Transformation into ade2, ade3 mutant strain  colonies are red, as the plasmid is not required, the
colonies lose it even on non-fermentable carbon source  sectored colonies. Mutagenesis of this strain,
screen for colonies that are red (=cannot lose the plasmid) on media containing only non-fermentable
carbon source (control for specificity: colonies DO sector on glucose media)
6. How was the dehydratase cloned? (1)
Transformation of the mutant (containing the plasmid with the chimeric COQ3-fabA construct) with
genomic yeast library. Screening for sectoring or white colonies.
7. How was the ORF encoding -hydroxyacyl-thioester dehydratase on the complementing clone identified?
(1)
Restriction analysis. The library clone harbored convenient restriction sites (HindIII, EcoRI and
KpnI) that allowed to investigate the functional ORF by deletion of parts of the genomic DNA insert.
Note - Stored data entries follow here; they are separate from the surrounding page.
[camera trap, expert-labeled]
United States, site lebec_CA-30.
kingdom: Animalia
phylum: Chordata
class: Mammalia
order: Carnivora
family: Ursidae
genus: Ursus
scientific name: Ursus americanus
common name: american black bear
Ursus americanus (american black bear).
8. What pieces of evidence supported the hypothesis that YHR067w encodes the 3-hydroxyacyl-thioester
dehydratase of mitochondrial FAS II (3)
The yhr067 mutants are complemented by mitochondrially localized bacterial 3-hydroxyacyl-thioester
dehydratases and suppressed by FAM1-1. Yhr067p has similarity to dehydratases and is localized to
mitochondria. (Overexpression of YHR067w increases hydratase-2 activity in mitochondria
9. How was mitochondrial localization of Yhr067p demonstrated? (1)
Tagging of Yhr067p with protein A (proA); in situ immunofluorescence using FITC-conjugated antibody.
Comparison of fluorescence with the fluorescent mitochondria-specific mitotracker stain
10. How were candidates for the human mitochondrial 3-ketoacyl-ACP reductase identified? (2)
Homology searcher identified proteins with similarity to E. coli fabG and yeast Oar1 ketoreductases.
Candidates predicted to be mitochondrially localized were tested. Initially, complementation of a yeats
oar1 knockout strain failed. After generation of chimeric proteins harboring an N-terminal yeast
mitochondrial targeting sequence, two candidates complemented weakly. Co-transformation of these
candidate proteins gave wild type levels of growth/complementation
11. How was it demonstrated that functional human mitochondrial 3-ketoacyl-ACP reductase was a heteromeric
enzyme consisting of two different components? (2)
Lipoic acid measurements of the oar1strain transformed with the candidates individually or in
combination ruled out a specific function of one candidate in lipoic acid synthesis. Coexpression of the
candidates in E. coli results in heterotetrameric protein complexes. His-tagging of one protein always
results in co-purification of the other protein, even if only one of the proteins is tagged.